■ Text block:
++++++++

Statistics Data Structure Hash of Arrays, Arrays of Array

Serial_ has asked for the wisdom of the Perl Monks concerning the following question:

Dear Monks, I am looking for some wisdom, I have a table with 40+ columns and 10000+ rows (bioinformaticians lol) and I have started programming in Perl few months ago. I want to write a program for performing some calculation on tables (which are in the 99% of the cases the output from various softwares). I need to able to : select the replicates per group, keep the replicates separated (es. cond A1/2/3 needs to be tested against Ctrl1/2/3 not against B1/2/3) and to perform the calculation element-wise (i.e t-test needs to be performed using the first element in the three replicate in A vs 3 replicate of ctrl so I thought the most convenient data structure for storing it would be AoA or HoA. the column names are like "somethingcostant_A1" so the first part of the string is common to every bunch of column. An example of the dataset could be found here.

https://www.dropbox.com/s/jvpqu8wlvwri8x6/proteinGroups.txt?dl=0

I thought it would be pretty cool to be able to run a program who's creating a ref table first with the name of what it needs to be taken, groups and control. so enough bla bla let's go to the code.

  
use warnings;
use strict;

chdir "\.\/IN";

my @files = glob "*txt";

foreach (@files) {
    my $infile = "$_";
    print "$infile opened\n";
    open my $fh, "<", $infile or die "can not open '$infile' $infile\n
+$!\n";

    my @hh;
    while (<$fh>) {
        chomp;
        @hh = split /\t/, $_;
        last;
    }

    close $fh or die "can not close filehandle\n";
    print "$infile closed\n";

    chdir "\.\.";

    print
      "insert column name used for calculation\ni.e MaxQuant LFQ inten
+sity\n";
    chomp( my $w = <STDIN> );

    my @lfq = grep { /^$w/ } @hh;
    @lfq = map { ( my $foo = $_ ) =~ s/^$w //; $foo } @lfq;

    print "insert name of control without replicate number\n";
    chomp( my $c = <STDIN> );

    my @crl = grep { /^$c*/ } @lfq;
    my @res = grep { !/^$c*/ } @lfq;
    push @crl, @res;

    print "insert number of groups\n";
    chomp( my $g = <STDIN> );

    print "insert number of replicates\n";
    chomp( my $l = <STDIN> );

    my $length = scalar @lfq;
    if ( $length == $g * $l ) {
        my @out;
        my $nn = join "\t", @crl;
        my @ll = ( 1 .. $g );
        my @dd = ( 1 .. $l );
        my @gg;
        for ( 1 .. $g ) {
            until ( scalar @gg == $_ * $l ) {
                push @gg, $_;
            }
        }
        my @cc;
        for ( 1 .. $length ) { push @cc, $w }

        my $hj = join "\t", @cc;
        my $jj = join "\t", @gg;
        push @out, "$hj\n";
        push @out, "$jj\n";
        unshift @out, "$nn\n";

        my $outfile = "\.\/INFO\/order.txt";
        open my $out, ">", $outfile or die "$!";
        print $out @out;
        print "results printed in $outfile\n";
        close $out or die "can not close filehandle for printing\n$!\n
+";
    }
    else {
        print
"wrong number of groups or replicates\ncheck column names for typos\n"

++++++++

■ Information given:
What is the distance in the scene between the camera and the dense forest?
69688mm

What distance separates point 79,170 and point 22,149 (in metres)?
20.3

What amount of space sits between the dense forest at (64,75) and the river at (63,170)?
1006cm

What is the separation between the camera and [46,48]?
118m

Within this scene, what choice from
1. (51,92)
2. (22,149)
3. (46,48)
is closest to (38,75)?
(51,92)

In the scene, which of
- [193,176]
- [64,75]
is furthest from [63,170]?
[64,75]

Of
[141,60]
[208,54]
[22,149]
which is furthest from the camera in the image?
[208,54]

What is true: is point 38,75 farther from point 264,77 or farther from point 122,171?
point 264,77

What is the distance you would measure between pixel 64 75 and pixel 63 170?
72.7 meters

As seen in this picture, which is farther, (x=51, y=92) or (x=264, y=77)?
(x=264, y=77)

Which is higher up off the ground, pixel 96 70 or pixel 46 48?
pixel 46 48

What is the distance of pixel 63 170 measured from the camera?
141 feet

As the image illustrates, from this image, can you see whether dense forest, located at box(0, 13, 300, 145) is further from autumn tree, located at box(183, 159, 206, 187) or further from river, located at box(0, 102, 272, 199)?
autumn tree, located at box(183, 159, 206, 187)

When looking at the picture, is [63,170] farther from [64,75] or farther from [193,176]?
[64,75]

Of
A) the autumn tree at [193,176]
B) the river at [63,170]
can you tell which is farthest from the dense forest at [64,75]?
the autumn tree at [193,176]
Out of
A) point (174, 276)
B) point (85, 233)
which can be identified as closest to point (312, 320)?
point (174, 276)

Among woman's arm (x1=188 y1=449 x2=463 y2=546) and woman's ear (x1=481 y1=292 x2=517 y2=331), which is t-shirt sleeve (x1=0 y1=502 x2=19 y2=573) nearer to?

++++++++

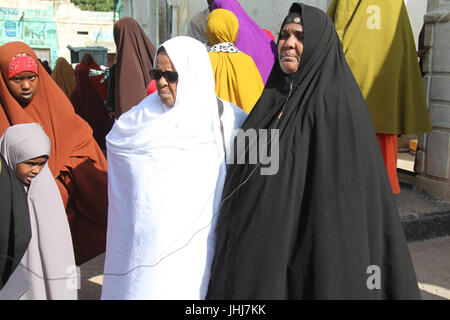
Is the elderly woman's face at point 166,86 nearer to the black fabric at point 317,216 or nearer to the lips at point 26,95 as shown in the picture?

++++++++

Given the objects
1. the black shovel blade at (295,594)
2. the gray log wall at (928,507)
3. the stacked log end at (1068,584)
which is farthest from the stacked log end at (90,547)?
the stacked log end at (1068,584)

++++++++

■ Task 1:
Rewrite the Perl Monks post from "https://www.dropbox.com/s/jvpqu8wlvwri8x6/proteinGroups.txt?dl=0" to "to the code.", replacing "ref table" with "reference table".
■ Task 2:
For each statement, say whether it agrees with the Perl Monks post, and quote the words of the post that decide it: (a) The table has more than 40 columns and more than 10000 rows. (b) The writer has been programming in Perl for several years. (c) The program prompts the user for the number of replicates.
The records have no connection to the Perl Monks post.

■ Answer box 1:
https://www.dropbox.com/s/jvpqu8wlvwri8x6/proteinGroups.txt?dl=0

I thought it would be pretty cool to be able to run a program who's creating a reference table first with the name of what it needs to be taken, groups and control. so enough bla bla let's go to the code.

■ Answer box 2:
(a) Yes: "I have a table with 40+ columns and 10000+ rows"
(b) No: "I have started programming in Perl few months ago"
(c) Yes: "insert number of replicates"